Learning to maintain safety through expert demonstrations in settings with unknown constraints: A Q-learning perspective
This addresses safety in reinforcement learning for domains like robotics, though it is incremental as it builds on existing inverse constraint learning methods.
The paper tackles the problem of learning safe policies from expert demonstrations in constrained Markov Decision Processes with unknown constraints, by developing SafeQIL, a safe Q-learning algorithm that balances reward maximization and safety. It shows competitive performance against state-of-the-art methods on benchmark tasks.

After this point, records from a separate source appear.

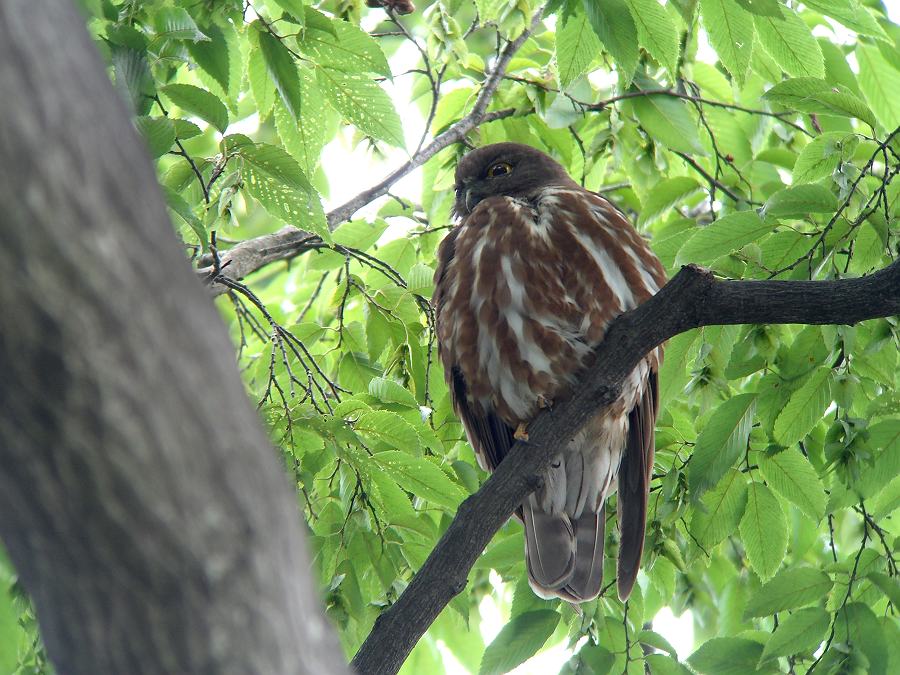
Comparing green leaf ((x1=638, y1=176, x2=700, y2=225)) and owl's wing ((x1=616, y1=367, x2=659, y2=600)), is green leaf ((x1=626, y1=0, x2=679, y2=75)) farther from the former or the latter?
owl's wing ((x1=616, y1=367, x2=659, y2=600))

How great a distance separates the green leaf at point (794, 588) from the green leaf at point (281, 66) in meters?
1.96

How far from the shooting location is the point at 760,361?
2.91 metres

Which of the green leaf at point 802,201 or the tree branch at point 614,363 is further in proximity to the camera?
the green leaf at point 802,201

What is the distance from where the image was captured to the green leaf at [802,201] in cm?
273

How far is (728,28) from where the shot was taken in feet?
9.50

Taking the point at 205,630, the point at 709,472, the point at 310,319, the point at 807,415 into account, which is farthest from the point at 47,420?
the point at 310,319

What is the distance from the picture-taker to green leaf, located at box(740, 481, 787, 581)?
307 cm

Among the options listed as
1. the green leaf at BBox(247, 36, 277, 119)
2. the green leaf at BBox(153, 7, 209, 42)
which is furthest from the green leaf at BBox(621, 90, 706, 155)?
the green leaf at BBox(153, 7, 209, 42)

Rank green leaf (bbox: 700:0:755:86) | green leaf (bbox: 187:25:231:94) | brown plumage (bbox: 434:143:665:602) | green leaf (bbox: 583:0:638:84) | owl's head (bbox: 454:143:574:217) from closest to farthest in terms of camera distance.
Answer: green leaf (bbox: 583:0:638:84) < green leaf (bbox: 187:25:231:94) < green leaf (bbox: 700:0:755:86) < brown plumage (bbox: 434:143:665:602) < owl's head (bbox: 454:143:574:217)

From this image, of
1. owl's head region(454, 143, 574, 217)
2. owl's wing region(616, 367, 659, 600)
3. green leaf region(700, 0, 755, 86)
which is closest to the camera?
green leaf region(700, 0, 755, 86)

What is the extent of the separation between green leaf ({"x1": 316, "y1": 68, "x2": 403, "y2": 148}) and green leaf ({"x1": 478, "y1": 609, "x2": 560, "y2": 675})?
1558 millimetres

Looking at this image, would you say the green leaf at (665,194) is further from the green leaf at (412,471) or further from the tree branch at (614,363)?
the green leaf at (412,471)

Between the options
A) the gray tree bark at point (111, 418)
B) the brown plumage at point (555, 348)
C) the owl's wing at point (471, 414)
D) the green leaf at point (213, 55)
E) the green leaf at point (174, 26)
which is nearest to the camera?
the gray tree bark at point (111, 418)

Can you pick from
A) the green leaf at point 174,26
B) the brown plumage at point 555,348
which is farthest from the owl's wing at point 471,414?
the green leaf at point 174,26
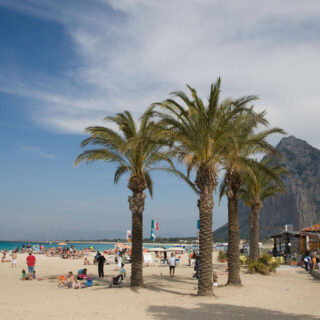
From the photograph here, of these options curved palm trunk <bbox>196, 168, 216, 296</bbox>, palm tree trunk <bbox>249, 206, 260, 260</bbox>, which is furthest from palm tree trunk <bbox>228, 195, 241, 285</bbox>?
palm tree trunk <bbox>249, 206, 260, 260</bbox>

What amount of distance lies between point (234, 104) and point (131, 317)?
31.1ft

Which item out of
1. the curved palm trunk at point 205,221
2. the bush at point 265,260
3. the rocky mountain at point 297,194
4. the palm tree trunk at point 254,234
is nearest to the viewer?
the curved palm trunk at point 205,221

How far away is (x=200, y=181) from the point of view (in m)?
14.4

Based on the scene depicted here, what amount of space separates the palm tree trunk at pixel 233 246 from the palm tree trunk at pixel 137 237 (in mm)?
4125

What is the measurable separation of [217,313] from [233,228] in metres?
6.65

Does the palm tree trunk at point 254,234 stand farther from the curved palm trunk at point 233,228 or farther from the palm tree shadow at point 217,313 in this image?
the palm tree shadow at point 217,313

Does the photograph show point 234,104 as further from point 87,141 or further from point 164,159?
point 87,141

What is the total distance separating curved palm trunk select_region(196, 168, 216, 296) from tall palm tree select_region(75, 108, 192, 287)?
232cm

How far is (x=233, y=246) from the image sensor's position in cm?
1659

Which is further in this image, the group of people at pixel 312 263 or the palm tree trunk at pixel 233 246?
the group of people at pixel 312 263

Given a set of trajectories demonstrating the execution of a task safely in a constrained MDP with observable rewards but with unknown constraints and non-observable costs, we aim to find a policy that maximizes the likelihood of demonstrated trajectories trading the balance between being conservative and increasing significantly the likelihood of high-rewarding trajectories but with potentially unsafe steps. Having these objectives, we aim towards learning a policy that maximizes the probability of the most $promising$ trajectories with respect to the demonstrations. In so doing, we formulate the ``promise" of individual state-action pairs in terms of $Q$ values, which depend on task-specific rewards as well as on the assessment of states' safety, mixing expectations in terms of rewards and safety. This entails a safe Q-learning perspective of the inverse learning problem under constraints: The devised Safe $Q$ Inverse Constrained Reinforcement Learning (SafeQIL) algorithm is compared to state-of-the art inverse constraint reinforcement learning algorithms to a set of challenging benchmark tasks, showing its merits.